Они улыбаются из вежливости, вышло не слишком-то остроумно. Внутри палатки лежат надувные матрасы. Нет никаких перегородок, и я спрашиваю:
– А как же вы тут трахаетесь?
Но и это звучит плоско. Наконец до меня доходит, что они думают, будто я туповатая, совсем не такая, как им показалось сначала, и я закругляюсь.
Я здесь сижу от Рождества Христова, уже представляю всю их убогую жизнь, начиная с крестин, но тут слышны чьи-то шаги, и кто бы это мог быть? Совершенно измученный тип, лицо и руки все черные, грязная рубашка, мятые брюки, жуткие ботинки. Вид у него такой же радостный, как у любимого гонщика Микки, когда у того берут интервью по телику. Кстати, он чем-то даже на него смахивает, только здоровее его раза в два. Он жестом приветствует всех собравшихся и говорит:
– Простите, у меня немытые руки.
А мне говорит:
– Ты уже встала?
Нет нужды снова идти в первый класс, чтобы догадаться, что теперь он будет дуться на меня весь день, потому что халат у меня надет на голое тело, и все это, наверное, уже заметили. То, что остальные девицы выставили напоказ свои сиськи, ему наплевать. Точнее, он на них вообще не смотрит, а смотрит только на меня. Я встаю, говорю «до свидания», благодарю за кофе, и все такое, и мы вдвоем возвращаемся домой через луг. Я говорю:
– Послушай, Пинг-Понг, я там оказалась совершенно случайно.

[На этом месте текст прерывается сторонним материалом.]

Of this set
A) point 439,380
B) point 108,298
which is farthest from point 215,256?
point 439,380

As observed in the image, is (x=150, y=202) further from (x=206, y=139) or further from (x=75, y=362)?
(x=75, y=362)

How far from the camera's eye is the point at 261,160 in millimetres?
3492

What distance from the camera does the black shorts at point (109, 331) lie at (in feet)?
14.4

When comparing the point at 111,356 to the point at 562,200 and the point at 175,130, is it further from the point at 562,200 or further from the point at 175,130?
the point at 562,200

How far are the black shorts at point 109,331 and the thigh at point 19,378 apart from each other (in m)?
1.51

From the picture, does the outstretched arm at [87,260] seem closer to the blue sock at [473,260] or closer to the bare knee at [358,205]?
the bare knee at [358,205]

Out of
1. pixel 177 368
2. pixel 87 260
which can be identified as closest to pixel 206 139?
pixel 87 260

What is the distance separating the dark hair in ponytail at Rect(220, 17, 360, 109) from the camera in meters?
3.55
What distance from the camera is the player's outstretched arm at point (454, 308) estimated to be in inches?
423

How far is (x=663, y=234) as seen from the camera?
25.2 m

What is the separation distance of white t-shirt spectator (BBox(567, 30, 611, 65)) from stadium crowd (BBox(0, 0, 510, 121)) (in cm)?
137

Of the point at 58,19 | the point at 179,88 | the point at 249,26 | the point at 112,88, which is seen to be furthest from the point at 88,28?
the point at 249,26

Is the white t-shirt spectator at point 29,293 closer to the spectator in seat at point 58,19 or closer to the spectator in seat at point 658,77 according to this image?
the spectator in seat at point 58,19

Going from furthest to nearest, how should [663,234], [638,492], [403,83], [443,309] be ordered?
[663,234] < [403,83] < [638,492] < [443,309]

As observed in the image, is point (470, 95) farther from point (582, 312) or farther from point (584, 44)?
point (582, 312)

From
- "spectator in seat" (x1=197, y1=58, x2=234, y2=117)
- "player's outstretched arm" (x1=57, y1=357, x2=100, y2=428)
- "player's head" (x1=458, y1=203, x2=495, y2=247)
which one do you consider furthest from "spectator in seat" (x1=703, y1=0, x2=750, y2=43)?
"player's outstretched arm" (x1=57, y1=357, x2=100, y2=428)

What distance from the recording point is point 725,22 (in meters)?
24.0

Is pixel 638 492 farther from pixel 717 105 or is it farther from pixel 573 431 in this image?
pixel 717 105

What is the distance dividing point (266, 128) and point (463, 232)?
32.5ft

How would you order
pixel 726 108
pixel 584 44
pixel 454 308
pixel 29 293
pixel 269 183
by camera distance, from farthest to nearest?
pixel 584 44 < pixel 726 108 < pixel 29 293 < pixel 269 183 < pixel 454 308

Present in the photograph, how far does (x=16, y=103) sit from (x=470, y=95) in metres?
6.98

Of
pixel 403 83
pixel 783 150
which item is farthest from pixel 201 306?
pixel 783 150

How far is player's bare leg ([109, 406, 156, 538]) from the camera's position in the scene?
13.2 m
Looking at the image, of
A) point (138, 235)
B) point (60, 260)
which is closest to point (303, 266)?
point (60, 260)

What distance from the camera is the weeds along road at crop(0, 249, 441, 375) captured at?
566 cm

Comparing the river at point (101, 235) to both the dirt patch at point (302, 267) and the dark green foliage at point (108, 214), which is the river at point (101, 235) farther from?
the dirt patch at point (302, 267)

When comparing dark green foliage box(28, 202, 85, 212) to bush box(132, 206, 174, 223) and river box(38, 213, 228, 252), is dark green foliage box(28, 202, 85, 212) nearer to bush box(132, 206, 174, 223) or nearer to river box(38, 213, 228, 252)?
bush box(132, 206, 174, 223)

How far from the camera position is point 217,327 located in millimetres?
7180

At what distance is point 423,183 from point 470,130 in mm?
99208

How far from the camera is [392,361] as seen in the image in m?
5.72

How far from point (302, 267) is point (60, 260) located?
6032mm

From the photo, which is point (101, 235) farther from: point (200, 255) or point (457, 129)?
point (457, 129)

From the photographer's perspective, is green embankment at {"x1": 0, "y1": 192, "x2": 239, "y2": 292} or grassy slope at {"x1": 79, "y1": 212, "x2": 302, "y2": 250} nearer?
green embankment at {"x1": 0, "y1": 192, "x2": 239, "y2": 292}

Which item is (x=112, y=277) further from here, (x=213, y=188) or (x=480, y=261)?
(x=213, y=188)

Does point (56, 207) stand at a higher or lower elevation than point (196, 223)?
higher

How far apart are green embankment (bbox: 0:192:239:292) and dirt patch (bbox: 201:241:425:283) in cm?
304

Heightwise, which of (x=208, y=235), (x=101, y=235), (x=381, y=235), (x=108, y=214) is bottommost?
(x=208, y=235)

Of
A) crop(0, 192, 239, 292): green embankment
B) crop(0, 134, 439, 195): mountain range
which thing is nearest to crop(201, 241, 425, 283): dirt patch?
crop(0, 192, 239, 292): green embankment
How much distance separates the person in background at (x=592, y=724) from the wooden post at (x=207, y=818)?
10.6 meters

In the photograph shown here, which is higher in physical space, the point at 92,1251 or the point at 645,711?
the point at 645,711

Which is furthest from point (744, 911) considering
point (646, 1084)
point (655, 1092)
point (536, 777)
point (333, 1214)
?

Он отвечает, не глядя на меня:
– Я тебя не упрекаю. Я устал, только и всего.
Я делаю несколько шагов, чтобы догнать его, беру под руку. Он говорит:
– А потом, не зови меня больше Пинг-Понг.
Когда мы приходим, Бу-Бу, Коньята и уже вернувшийся Микки сидят на кухне. Бу-Бу в пижаме поглощает свои бесчисленные бутерброды. Он мне говорит:
– Только что заезжал Брошар. Звонила твоя школьная учительница, передавала, что добралась нормально.
У меня сразу ком в горле, мне кажется, то, что ей пришло в голову позвонить, – это высшее проявление любви, но вслух говорю:
– Как тебе удается все это умять?
Он пожимает плечами и улыбается. Я умираю, когда он улыбается. Чмокаю Коньяту и иду наверх.
В комнате Пинг-Понг раздевается и ложится на незастеленную кровать. Он говорит:
– Я должен немного поспать. Вечером мы с братьями пойдем на танцы.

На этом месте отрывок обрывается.